**Selection**.
+ + + + + + +

Semi-structured data does not follow a strict table format but contains structured tags or key-value pairs. JSON is an example of semi-structured data. Firebolt supports the following ways to work with JSON based on how your data changes and how you query it:

* [Query JSON files in place with READ\_JSON](#query-json-files-in-place-with-read_json) if you want to explore or process files without defining any schema up front.
* [Load JSON into a fixed schema](#load-json-into-a-fixed-schema) if your JSON data has a stable set of fields with shallow nesting.
* [Transform the input during load](#transform-the-input-during-load) if your table must always contain certain fields.
* [Store JSON as text](#store-json-as-text) if you need only specific fields on demand or if the table structure changes frequently.
* [Load JSON with an external table](#load-json-with-an-external-table) if you ingest repeatedly from object storage and want the source declared as a reusable table.

+ + + + + + +

**Data**.

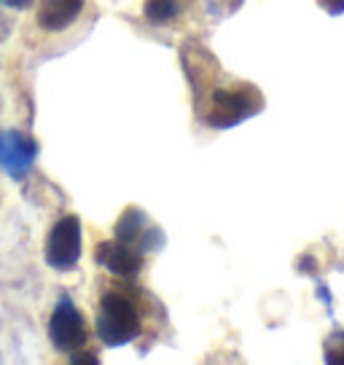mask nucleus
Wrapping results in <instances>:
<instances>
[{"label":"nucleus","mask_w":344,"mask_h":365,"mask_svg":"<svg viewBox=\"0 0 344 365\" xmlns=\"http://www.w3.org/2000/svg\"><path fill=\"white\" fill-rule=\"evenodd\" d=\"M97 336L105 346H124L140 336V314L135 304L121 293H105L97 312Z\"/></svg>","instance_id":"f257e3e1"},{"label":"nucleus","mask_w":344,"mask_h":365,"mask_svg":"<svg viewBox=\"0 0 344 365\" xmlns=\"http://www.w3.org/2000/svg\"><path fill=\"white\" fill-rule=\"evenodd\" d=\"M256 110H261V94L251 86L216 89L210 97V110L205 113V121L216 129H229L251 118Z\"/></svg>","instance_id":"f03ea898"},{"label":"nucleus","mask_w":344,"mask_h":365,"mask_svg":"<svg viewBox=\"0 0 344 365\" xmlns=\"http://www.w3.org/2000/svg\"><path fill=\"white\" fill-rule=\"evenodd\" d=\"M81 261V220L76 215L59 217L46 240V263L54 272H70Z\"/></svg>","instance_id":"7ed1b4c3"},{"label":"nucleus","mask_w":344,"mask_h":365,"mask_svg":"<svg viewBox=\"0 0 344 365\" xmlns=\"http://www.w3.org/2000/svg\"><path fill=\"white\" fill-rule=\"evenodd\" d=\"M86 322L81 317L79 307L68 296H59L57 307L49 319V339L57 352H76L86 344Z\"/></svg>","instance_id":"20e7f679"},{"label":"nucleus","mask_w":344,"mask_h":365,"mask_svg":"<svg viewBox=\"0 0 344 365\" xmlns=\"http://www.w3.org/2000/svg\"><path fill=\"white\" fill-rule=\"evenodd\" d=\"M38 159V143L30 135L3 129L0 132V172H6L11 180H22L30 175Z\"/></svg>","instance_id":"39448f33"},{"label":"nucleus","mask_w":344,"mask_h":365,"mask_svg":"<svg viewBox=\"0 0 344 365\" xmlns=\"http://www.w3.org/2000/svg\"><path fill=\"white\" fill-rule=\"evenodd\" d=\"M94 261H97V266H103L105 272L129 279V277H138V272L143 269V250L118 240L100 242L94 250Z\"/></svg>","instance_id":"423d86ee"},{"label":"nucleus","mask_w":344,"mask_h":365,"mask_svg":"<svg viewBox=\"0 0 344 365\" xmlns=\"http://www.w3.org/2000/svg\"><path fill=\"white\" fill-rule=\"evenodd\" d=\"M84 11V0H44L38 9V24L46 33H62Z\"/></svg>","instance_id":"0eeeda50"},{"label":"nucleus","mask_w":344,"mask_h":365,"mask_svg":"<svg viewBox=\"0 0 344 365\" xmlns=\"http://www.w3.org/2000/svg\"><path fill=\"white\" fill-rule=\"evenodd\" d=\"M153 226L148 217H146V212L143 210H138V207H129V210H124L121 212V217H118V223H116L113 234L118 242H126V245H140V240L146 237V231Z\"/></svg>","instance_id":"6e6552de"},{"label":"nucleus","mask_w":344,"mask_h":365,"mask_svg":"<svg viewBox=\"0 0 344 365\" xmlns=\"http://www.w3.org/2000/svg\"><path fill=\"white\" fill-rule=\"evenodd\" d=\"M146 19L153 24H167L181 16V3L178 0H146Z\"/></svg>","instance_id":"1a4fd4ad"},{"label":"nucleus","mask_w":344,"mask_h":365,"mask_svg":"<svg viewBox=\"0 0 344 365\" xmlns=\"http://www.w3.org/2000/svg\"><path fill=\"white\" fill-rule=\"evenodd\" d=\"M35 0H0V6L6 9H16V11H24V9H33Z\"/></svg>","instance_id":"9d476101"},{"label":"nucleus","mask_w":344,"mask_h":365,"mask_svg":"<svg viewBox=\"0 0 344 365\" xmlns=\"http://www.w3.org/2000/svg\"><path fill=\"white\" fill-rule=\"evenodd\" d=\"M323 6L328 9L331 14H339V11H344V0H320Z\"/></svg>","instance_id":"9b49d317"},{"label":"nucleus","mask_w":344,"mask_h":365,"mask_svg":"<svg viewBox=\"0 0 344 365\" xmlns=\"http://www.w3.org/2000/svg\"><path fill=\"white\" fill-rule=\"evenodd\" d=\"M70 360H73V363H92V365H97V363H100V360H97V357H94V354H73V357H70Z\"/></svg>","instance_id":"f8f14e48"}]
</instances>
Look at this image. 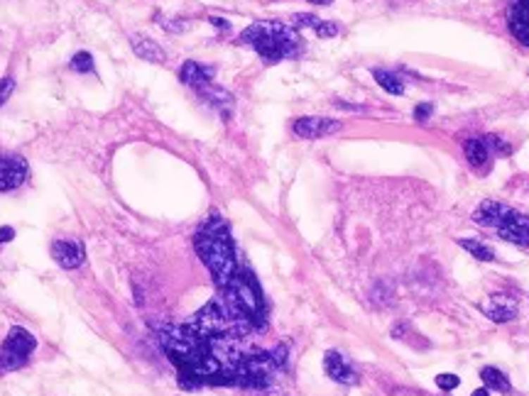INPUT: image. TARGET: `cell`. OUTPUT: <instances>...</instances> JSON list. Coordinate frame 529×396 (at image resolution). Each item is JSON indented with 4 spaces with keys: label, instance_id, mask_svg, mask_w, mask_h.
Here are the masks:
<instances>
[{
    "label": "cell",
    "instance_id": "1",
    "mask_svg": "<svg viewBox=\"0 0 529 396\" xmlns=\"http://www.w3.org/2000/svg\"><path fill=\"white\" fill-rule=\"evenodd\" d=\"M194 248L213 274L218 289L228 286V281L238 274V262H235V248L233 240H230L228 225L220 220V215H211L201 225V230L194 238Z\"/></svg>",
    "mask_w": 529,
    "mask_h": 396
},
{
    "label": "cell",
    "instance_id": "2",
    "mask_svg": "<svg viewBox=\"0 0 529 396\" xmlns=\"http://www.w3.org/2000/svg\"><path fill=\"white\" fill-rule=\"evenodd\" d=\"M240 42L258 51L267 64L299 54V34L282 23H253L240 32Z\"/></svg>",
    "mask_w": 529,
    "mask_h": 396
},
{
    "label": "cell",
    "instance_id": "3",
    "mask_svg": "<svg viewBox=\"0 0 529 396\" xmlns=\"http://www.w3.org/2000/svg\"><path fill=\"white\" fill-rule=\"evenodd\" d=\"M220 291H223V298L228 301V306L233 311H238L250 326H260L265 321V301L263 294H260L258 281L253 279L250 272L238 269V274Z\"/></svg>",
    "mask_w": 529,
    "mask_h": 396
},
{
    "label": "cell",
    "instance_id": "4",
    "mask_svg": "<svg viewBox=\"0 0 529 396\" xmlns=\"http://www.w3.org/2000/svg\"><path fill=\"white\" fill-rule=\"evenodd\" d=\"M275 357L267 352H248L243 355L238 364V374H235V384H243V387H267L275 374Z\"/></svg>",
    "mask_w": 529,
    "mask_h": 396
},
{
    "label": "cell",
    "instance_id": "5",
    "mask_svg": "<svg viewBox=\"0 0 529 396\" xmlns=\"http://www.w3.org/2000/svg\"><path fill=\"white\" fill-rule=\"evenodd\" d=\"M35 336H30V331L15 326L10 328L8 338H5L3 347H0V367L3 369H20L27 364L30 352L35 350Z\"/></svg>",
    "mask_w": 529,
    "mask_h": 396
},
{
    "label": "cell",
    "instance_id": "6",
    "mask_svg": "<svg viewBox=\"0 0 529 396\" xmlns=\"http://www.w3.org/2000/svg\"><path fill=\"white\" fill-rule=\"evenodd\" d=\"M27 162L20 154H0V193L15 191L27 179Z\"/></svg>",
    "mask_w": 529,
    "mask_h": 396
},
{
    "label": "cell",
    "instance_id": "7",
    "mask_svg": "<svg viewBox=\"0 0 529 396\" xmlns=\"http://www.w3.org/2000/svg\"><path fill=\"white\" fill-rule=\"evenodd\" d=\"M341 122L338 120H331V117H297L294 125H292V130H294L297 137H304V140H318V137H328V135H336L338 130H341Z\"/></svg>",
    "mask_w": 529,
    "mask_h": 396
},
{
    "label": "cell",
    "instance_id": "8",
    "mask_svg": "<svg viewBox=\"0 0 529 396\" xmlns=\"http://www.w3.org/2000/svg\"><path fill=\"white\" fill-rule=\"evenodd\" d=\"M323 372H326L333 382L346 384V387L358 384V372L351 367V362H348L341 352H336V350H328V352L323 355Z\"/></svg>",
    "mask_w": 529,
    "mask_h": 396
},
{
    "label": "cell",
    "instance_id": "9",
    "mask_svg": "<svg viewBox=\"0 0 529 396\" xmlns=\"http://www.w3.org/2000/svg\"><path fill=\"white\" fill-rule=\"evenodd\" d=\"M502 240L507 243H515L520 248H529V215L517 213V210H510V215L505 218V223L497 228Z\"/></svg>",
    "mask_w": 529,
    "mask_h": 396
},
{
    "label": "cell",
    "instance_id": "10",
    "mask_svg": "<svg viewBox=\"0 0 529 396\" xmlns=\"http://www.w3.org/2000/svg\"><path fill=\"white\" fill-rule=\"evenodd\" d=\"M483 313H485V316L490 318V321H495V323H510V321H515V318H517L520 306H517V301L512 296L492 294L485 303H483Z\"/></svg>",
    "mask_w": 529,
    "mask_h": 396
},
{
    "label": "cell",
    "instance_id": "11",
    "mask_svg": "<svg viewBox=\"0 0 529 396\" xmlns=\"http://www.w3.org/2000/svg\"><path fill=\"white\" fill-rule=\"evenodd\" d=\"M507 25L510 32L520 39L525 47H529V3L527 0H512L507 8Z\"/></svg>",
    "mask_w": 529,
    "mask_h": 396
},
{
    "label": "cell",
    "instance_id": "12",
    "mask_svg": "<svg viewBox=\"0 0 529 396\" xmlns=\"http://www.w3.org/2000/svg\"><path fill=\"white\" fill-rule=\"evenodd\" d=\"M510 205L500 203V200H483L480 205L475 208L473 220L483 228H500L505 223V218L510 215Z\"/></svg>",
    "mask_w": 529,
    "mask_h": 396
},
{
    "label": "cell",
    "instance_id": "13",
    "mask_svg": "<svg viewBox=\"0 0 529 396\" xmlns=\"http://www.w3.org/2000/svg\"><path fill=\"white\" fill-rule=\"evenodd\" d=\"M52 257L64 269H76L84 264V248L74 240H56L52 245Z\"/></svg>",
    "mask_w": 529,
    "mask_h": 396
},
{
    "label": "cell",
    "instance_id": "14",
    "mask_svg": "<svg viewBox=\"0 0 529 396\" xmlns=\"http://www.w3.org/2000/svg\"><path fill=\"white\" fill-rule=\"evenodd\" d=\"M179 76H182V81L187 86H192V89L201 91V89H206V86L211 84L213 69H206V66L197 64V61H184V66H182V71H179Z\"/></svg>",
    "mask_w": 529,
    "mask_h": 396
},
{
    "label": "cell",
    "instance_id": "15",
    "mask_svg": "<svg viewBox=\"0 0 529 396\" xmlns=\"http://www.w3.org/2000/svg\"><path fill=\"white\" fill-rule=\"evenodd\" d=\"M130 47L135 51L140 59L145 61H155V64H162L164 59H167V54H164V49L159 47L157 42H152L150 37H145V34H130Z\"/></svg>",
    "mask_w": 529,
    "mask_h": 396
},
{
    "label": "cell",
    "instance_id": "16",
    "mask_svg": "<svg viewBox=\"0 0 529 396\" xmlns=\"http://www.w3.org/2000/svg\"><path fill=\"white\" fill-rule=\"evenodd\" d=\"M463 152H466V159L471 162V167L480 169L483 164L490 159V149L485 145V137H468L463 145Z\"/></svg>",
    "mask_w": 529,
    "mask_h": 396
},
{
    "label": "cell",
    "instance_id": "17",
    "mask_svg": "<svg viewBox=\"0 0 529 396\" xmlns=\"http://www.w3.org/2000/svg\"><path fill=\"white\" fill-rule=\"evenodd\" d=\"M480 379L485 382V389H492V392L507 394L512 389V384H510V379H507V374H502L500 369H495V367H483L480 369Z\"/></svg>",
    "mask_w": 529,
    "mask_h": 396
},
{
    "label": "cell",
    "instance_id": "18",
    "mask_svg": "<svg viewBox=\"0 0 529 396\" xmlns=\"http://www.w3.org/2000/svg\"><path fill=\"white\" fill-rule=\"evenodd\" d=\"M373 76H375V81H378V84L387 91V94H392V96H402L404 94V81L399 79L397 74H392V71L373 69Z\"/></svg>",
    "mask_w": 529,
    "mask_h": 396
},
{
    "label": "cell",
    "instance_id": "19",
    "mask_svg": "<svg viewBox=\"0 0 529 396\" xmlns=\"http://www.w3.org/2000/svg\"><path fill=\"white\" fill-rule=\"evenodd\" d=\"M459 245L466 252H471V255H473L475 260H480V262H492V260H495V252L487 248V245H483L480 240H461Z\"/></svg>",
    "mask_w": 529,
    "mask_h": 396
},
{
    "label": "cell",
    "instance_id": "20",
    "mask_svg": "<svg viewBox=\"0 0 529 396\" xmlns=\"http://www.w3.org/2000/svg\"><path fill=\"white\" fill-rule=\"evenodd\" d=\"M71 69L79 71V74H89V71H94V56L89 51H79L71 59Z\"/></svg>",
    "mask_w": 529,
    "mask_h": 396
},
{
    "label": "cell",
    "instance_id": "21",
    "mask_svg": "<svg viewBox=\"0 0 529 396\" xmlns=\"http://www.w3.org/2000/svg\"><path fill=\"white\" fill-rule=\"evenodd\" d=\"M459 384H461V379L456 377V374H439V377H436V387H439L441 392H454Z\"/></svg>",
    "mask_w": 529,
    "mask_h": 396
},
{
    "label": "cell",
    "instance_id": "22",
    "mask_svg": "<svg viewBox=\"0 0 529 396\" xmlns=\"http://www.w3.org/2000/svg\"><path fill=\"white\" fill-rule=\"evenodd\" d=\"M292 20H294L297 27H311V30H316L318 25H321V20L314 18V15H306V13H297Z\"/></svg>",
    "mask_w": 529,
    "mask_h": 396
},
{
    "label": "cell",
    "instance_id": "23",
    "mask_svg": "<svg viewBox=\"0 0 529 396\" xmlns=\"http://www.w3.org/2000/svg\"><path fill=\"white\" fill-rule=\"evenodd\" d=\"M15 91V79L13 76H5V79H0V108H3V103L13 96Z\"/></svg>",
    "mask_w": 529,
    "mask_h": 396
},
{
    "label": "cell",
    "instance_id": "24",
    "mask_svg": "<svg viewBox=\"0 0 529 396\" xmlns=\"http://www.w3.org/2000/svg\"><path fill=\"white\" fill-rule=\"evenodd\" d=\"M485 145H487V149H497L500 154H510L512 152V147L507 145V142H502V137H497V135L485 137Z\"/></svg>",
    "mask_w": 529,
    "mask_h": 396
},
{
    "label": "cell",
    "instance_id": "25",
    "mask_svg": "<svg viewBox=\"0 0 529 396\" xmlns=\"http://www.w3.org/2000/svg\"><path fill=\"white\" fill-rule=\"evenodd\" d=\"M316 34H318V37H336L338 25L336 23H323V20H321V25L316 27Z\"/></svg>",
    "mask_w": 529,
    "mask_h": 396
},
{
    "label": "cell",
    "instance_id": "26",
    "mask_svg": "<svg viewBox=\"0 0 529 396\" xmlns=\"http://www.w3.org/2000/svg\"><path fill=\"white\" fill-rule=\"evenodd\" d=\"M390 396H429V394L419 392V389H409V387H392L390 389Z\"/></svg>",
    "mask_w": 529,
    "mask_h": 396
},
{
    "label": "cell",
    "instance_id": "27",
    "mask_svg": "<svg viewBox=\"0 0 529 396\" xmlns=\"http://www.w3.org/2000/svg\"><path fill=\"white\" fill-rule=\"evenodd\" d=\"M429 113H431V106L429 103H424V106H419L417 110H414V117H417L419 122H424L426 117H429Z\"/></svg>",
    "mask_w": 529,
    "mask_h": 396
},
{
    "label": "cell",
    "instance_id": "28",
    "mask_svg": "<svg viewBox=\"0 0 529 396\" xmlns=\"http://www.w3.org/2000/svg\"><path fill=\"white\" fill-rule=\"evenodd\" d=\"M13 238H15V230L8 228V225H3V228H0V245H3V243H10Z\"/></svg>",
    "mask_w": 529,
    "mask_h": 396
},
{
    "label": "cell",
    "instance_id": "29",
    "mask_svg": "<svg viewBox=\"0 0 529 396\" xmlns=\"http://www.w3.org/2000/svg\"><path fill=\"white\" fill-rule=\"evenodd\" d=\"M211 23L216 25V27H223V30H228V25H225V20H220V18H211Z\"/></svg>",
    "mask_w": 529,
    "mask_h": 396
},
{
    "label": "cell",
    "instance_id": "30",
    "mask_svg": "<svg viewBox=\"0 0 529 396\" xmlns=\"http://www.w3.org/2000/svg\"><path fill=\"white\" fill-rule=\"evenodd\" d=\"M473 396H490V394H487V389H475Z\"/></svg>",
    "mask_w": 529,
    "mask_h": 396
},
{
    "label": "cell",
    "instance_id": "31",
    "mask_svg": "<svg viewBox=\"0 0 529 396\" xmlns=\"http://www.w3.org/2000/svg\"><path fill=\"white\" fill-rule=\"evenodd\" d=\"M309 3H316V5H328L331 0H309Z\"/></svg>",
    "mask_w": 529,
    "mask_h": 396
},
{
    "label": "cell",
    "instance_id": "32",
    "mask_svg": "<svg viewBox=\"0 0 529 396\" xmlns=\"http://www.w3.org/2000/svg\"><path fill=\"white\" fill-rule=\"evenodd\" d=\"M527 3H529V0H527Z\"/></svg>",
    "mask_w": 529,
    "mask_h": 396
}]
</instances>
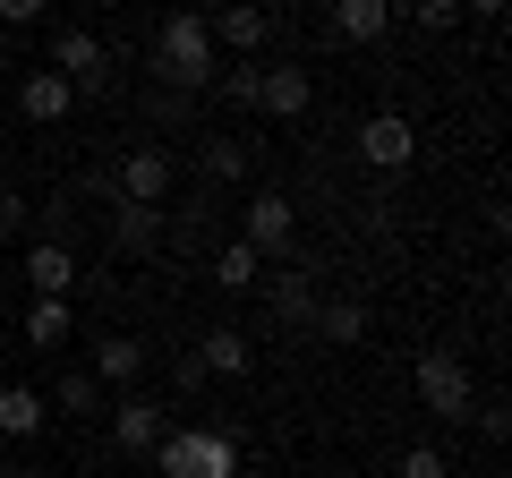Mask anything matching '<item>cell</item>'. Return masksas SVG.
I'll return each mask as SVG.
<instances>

+ + + + + + +

**To do**.
1: In the passage on JSON in Firebolt, which approach is recommended when JSON data has a stable set of fields with shallow nesting?
2: Reproduce the passage on JSON in Firebolt between "Semi-structured data does" and "schema up front.", inclusive.

**Answers to each task**.
1: Load JSON into a fixed schema.

2:
Semi-structured data does not follow a strict table format but contains structured tags or key-value pairs. JSON is an example of semi-structured data. Firebolt supports the following ways to work with JSON based on how your data changes and how you query it:

* [Query JSON files in place with READ\_JSON](#query-json-files-in-place-with-read_json) if you want to explore or process files without defining any schema up front.